O Ministério Público do Estado do Ceará (MPCE) está fiscalizando postos de combustíveis na Região do Cariri após denúncias de aumentos abusivos no preço da gasolina. Até a manhã desta quinta-feira (12), seis postos foram autuados por irregularidades.
A ação é realizada pelo Programa Estadual de Proteção e Defesa do Consumidor (Decon) nas cidades de Juazeiro do Norte, Crato e Barbalha. As fiscalizações começaram na terça-feira (11) e seguem até sexta-feira (13).
Imagens nas redes sociais mostraram que a gasolina estava sendo vendida entre R$ 8,70 e R$ 9,20 na região. Segundo o Decon, até o momento, nenhum posto foi encontrado cobrando esses valores, mas irregularidades foram identificadas em seis estabelecimentos.
O aumento, conforme o sindicato do setor, é baseado na especulação do aumento do petróleo no mundo, em razão da guerra no Irã. A Petrobras, no entanto, não anunciou reajuste no preço do combustível no Brasil.
Entre os problemas constatados, está a aplicação de margem de lucro superior a 20% sobre o valor de aquisição do combustível, prática considerada abusiva pelo órgão de defesa do consumidor. Os postos autuados terão um prazo de 20 dias para apresentar defesa.

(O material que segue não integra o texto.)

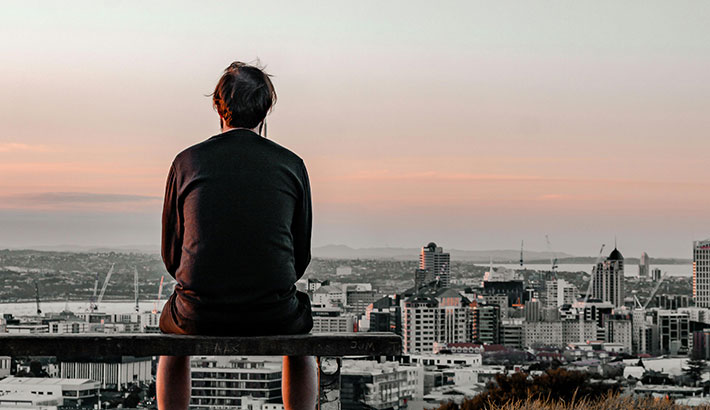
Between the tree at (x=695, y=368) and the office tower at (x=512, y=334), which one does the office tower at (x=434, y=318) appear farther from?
the tree at (x=695, y=368)

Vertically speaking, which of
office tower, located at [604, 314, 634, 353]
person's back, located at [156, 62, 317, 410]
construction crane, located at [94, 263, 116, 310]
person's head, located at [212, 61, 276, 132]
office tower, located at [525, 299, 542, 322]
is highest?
person's head, located at [212, 61, 276, 132]

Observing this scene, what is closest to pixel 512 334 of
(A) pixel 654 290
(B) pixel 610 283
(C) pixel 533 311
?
(C) pixel 533 311

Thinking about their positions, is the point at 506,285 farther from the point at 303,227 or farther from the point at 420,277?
the point at 303,227

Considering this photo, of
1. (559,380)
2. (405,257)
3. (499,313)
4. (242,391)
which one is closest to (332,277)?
(405,257)

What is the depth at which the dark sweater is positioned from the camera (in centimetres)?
310

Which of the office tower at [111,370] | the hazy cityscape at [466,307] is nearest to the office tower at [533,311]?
the hazy cityscape at [466,307]

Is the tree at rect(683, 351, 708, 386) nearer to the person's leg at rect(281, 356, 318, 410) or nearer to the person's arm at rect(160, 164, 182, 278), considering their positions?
the person's leg at rect(281, 356, 318, 410)

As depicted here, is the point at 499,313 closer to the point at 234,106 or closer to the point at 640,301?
the point at 640,301

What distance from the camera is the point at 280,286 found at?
10.3 feet

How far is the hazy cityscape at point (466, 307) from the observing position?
35875 millimetres

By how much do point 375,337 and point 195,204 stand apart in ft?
2.30

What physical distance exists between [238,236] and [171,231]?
27 centimetres

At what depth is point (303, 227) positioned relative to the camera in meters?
3.29

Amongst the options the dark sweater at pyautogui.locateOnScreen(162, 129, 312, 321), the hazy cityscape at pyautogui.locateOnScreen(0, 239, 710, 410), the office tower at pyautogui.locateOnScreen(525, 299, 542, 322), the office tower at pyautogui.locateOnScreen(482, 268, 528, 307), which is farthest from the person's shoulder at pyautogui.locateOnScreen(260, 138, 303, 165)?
the office tower at pyautogui.locateOnScreen(525, 299, 542, 322)
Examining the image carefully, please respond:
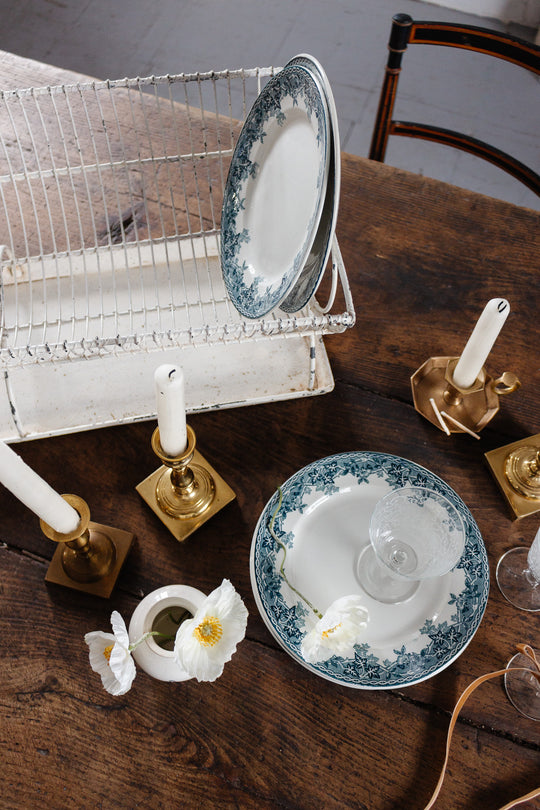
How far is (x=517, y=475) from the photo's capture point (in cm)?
65

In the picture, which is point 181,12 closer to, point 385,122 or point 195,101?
point 195,101

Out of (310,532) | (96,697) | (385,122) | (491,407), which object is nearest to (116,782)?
(96,697)

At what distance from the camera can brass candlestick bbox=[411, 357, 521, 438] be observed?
26.8 inches

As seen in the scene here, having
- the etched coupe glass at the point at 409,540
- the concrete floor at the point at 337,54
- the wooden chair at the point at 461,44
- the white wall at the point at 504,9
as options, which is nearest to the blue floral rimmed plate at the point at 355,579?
the etched coupe glass at the point at 409,540

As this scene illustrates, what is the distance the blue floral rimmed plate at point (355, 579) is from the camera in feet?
1.81

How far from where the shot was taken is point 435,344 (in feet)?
2.47

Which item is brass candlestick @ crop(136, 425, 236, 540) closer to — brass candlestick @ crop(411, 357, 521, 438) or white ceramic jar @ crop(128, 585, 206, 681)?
white ceramic jar @ crop(128, 585, 206, 681)

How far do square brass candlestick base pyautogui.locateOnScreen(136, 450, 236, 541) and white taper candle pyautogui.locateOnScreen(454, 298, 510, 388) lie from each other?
274 millimetres

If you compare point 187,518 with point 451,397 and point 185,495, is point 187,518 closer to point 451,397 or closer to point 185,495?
point 185,495

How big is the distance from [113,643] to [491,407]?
458 millimetres

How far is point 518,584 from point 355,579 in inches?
6.3

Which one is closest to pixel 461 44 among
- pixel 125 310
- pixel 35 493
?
pixel 125 310

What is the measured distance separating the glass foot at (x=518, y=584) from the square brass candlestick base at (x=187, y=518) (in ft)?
0.91

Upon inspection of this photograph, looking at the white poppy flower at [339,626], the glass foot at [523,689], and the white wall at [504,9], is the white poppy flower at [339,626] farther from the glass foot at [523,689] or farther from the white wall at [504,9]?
the white wall at [504,9]
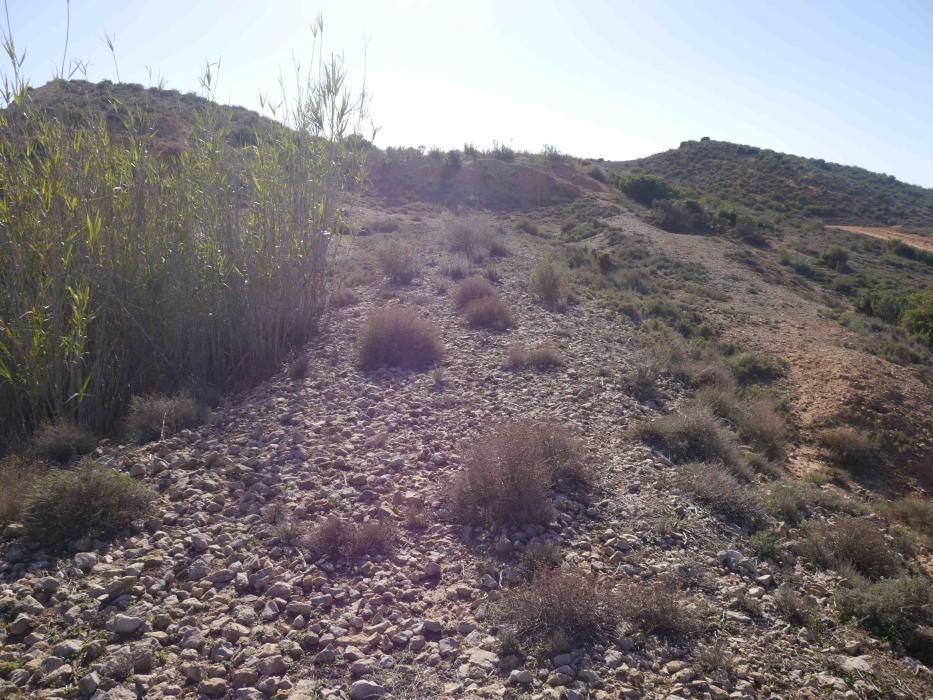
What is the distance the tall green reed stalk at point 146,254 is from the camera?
16.9 ft

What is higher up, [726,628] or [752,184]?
[752,184]

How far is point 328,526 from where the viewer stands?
4316mm

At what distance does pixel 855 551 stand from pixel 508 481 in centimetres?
277

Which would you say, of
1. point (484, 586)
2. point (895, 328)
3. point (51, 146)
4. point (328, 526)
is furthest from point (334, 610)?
point (895, 328)

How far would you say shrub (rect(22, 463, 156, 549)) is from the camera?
3.93 meters

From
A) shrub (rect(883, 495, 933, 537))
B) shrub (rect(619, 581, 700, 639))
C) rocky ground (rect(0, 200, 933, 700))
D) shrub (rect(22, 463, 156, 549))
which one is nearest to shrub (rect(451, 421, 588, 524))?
rocky ground (rect(0, 200, 933, 700))

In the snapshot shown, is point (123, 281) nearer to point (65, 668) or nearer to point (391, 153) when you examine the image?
point (65, 668)

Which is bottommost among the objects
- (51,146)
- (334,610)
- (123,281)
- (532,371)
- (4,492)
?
(334,610)

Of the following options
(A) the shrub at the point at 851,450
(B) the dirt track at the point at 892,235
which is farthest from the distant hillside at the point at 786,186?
(A) the shrub at the point at 851,450

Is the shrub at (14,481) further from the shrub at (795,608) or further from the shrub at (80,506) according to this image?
the shrub at (795,608)

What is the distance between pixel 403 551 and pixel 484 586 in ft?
2.19

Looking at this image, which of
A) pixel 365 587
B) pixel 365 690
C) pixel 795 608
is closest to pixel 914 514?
pixel 795 608

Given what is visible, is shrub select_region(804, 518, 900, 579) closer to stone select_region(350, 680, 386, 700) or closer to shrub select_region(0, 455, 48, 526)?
stone select_region(350, 680, 386, 700)

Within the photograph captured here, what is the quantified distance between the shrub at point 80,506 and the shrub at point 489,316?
21.8ft
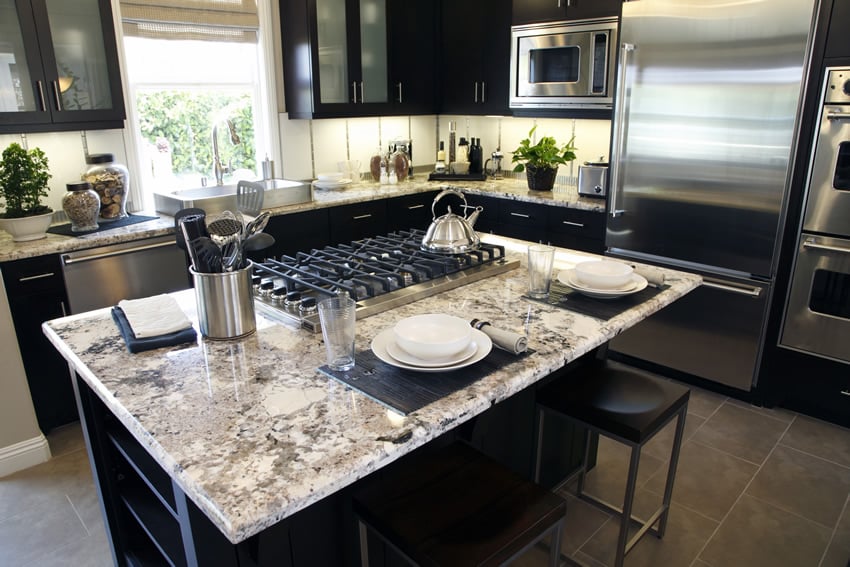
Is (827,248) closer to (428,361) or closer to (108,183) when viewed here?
(428,361)

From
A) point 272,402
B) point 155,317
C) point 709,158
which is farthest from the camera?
point 709,158

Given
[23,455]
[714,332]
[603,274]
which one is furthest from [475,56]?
[23,455]

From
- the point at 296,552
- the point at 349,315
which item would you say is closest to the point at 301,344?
the point at 349,315

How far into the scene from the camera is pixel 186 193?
3.61 metres

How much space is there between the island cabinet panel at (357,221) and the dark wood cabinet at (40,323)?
1.56m

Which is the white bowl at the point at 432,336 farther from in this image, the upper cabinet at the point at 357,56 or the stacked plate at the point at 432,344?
the upper cabinet at the point at 357,56

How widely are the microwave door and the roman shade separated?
176cm

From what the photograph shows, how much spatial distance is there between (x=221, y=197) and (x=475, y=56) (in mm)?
2118

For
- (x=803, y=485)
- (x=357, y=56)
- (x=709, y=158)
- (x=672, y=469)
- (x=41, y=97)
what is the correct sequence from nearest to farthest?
(x=672, y=469)
(x=803, y=485)
(x=41, y=97)
(x=709, y=158)
(x=357, y=56)

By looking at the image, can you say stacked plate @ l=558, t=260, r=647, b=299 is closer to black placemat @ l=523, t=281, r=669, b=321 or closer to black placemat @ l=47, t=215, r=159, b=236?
black placemat @ l=523, t=281, r=669, b=321

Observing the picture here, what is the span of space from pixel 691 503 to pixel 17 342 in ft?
9.69

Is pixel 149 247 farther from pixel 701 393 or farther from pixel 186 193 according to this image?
pixel 701 393

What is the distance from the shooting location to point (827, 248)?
2.77 m

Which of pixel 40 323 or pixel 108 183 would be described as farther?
pixel 108 183
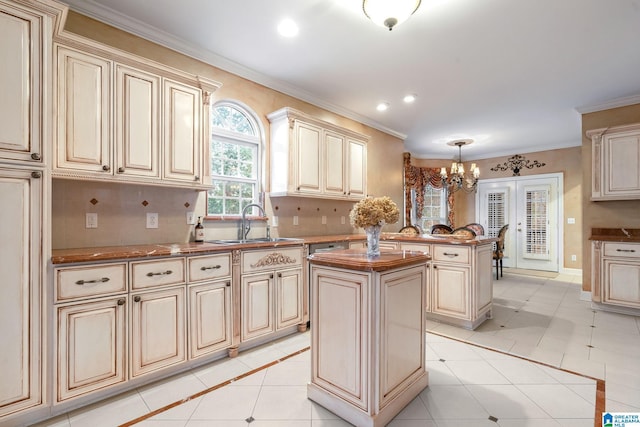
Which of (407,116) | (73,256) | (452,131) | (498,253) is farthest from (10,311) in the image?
(498,253)

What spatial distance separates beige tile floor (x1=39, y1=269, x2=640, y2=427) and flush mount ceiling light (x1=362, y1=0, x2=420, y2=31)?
2.52 meters

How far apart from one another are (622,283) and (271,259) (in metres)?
4.25

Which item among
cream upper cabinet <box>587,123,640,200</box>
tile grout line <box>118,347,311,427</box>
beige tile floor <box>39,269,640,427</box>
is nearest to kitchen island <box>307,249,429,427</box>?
beige tile floor <box>39,269,640,427</box>

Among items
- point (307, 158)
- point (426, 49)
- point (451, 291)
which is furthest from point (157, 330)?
point (426, 49)

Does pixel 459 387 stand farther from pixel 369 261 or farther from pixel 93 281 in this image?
pixel 93 281

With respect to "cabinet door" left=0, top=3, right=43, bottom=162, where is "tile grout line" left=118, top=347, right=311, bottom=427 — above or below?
below

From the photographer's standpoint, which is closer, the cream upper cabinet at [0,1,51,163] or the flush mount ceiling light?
the cream upper cabinet at [0,1,51,163]

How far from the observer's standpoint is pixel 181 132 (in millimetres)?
2590

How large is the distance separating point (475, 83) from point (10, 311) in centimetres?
452

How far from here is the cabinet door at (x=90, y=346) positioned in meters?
1.80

O Ministério Público informou que, ao final das fiscalizações, se forem identificados indícios de práticas anticoncorrenciais, como formação de cartel ou alinhamento artificial de preços, as informações poderão ser encaminhadas ao Conselho Administrativo de Defesa Econômica (Cade).
Consumidores que identificarem possíveis irregularidades no preço dos combustíveis podem denunciar ao Decon em Juazeiro do Norte pelos telefones: (88) 3512-5252, (88) 3571-5867 e (85) 98563-3150. As denúncias também podem ser enviadas por e-mail para [email protected].
Na última quarta-feira (11), o Procon Fortaleza notificou o Sindicato do Comércio Varejista de Derivados de Petróleo do Estado do Ceará (Sindipostos) para que oriente os postos a não reajustarem os preços dos combustíveis com base em especulações sobre o mercado internacional do petróleo. O Procon informou que continuará monitorando os preços praticados na capital para verificar se há irregularidades.